> _TEXT EXCERPT_:
□ □ □ □ □

Regarding that mass pile-up of hot topic keywords ... well, I guess if you're going to do a, you know, thing-y, that needs to be operated over time and distance without much co-ordination, it would help to have a script handy, wouldn't it? Remember how C.Rice used to talk about fears that terrorists might use communications through the media to send coded messages? Jam that up with this crowd's propensity to project, and it does prompt a moment's wonder.
Posted by: prostratedragon | October 14, 2005 at 06:28
Btw, a google of the exact title given above brings up one whitepaper-type document that cited it. The paper is titled "The Duty to Defend Them: A Natural Law Justification for the Bush Doctrine of Preventive War", by William Bradford of Indiana University School of Law. There's no clear date, but some citations are from as late as Sept., 2003. The subtitle's a little interesting to me, because I'd thought the meme was "pre-emptive" war, and because I know from a little sparring games experience that pre-emption is aimed at intercepting an attack underway (someone jumps at you, you kick them first), whereas prevention would precede that. Pre-emptive, maybe ok in court; preventive, probably dubious at best.
Anyway, the Miller article is cited on page 28, as part of a discussion of the Israeli attack on Saddam's Osirak reactor, and the legal fallout in the UN that ensued. Interesting stuff.

□ □ □ □ □

> _TASK ITEM A_: According to the comment, on what page of the paper does it cite the Miller article?
> _TASK ITEM B_: Reproduce the comment's wording from "Regarding that mass" up to and including "a moment's wonder.".

□ □ □ □ □

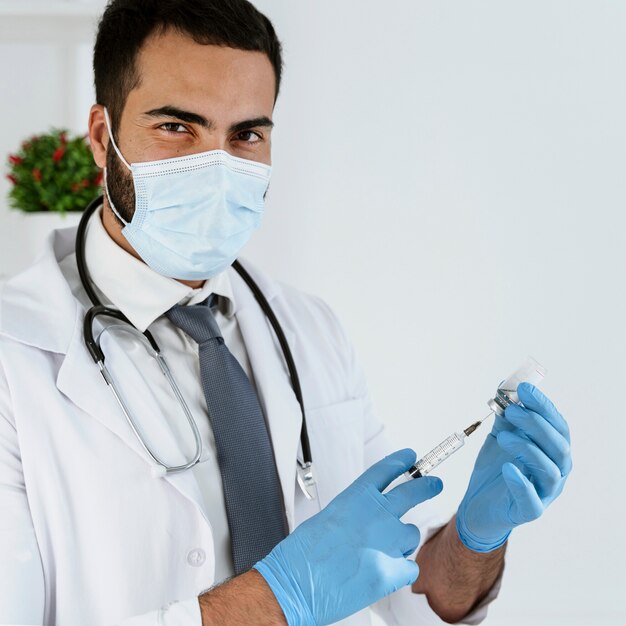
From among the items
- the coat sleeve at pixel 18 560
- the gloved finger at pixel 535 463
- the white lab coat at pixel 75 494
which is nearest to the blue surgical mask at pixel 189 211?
the white lab coat at pixel 75 494

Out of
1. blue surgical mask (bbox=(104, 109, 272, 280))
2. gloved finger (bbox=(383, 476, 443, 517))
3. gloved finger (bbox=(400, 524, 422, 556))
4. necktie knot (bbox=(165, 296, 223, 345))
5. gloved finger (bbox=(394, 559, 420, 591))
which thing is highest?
blue surgical mask (bbox=(104, 109, 272, 280))

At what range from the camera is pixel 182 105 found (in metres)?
1.22

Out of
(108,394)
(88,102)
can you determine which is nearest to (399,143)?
(88,102)

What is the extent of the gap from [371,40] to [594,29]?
1.77 feet

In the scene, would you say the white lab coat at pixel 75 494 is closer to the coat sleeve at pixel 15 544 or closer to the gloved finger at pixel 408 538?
the coat sleeve at pixel 15 544

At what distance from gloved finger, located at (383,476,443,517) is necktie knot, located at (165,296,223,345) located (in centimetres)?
36

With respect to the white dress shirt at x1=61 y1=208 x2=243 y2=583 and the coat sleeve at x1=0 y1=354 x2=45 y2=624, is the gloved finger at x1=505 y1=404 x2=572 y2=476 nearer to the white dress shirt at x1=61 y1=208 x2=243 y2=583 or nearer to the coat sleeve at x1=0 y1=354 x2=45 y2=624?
the white dress shirt at x1=61 y1=208 x2=243 y2=583

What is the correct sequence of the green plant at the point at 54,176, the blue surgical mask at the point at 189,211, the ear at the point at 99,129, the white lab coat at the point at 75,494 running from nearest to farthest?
the white lab coat at the point at 75,494, the blue surgical mask at the point at 189,211, the ear at the point at 99,129, the green plant at the point at 54,176

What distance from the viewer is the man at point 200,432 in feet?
3.54

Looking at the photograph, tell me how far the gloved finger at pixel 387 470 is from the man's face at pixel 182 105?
1.64 ft

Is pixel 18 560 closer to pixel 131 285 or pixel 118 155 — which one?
pixel 131 285

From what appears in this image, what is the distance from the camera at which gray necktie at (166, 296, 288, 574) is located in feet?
3.88

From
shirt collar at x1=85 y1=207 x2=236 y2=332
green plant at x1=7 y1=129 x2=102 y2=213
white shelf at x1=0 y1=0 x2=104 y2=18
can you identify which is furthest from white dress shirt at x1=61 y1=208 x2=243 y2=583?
white shelf at x1=0 y1=0 x2=104 y2=18

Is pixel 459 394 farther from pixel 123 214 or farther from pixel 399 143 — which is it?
pixel 123 214
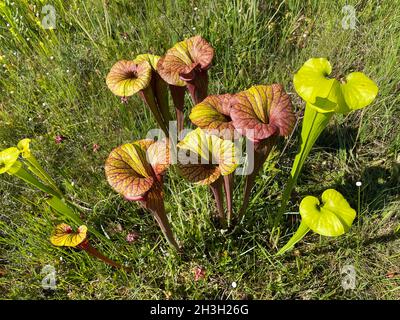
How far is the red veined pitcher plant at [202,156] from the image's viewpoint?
3.94 feet

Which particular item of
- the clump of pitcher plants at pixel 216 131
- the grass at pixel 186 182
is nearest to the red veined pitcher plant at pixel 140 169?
the clump of pitcher plants at pixel 216 131

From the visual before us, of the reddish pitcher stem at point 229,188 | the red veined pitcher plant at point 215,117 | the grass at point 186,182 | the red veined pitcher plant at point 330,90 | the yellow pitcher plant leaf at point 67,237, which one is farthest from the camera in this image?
the grass at point 186,182

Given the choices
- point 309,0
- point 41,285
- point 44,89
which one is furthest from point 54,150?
point 309,0

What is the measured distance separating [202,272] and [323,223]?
0.70 meters

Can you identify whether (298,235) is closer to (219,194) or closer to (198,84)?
(219,194)

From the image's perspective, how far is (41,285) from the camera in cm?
167

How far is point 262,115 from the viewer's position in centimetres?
118

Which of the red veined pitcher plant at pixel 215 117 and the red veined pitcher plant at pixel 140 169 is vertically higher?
the red veined pitcher plant at pixel 215 117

□ □ □ □ □

> _RESPONSE AREA A_: Page 28.

> _RESPONSE AREA B_:
Regarding that mass pile-up of hot topic keywords ... well, I guess if you're going to do a, you know, thing-y, that needs to be operated over time and distance without much co-ordination, it would help to have a script handy, wouldn't it? Remember how C.Rice used to talk about fears that terrorists might use communications through the media to send coded messages? Jam that up with this crowd's propensity to project, and it does prompt a moment's wonder.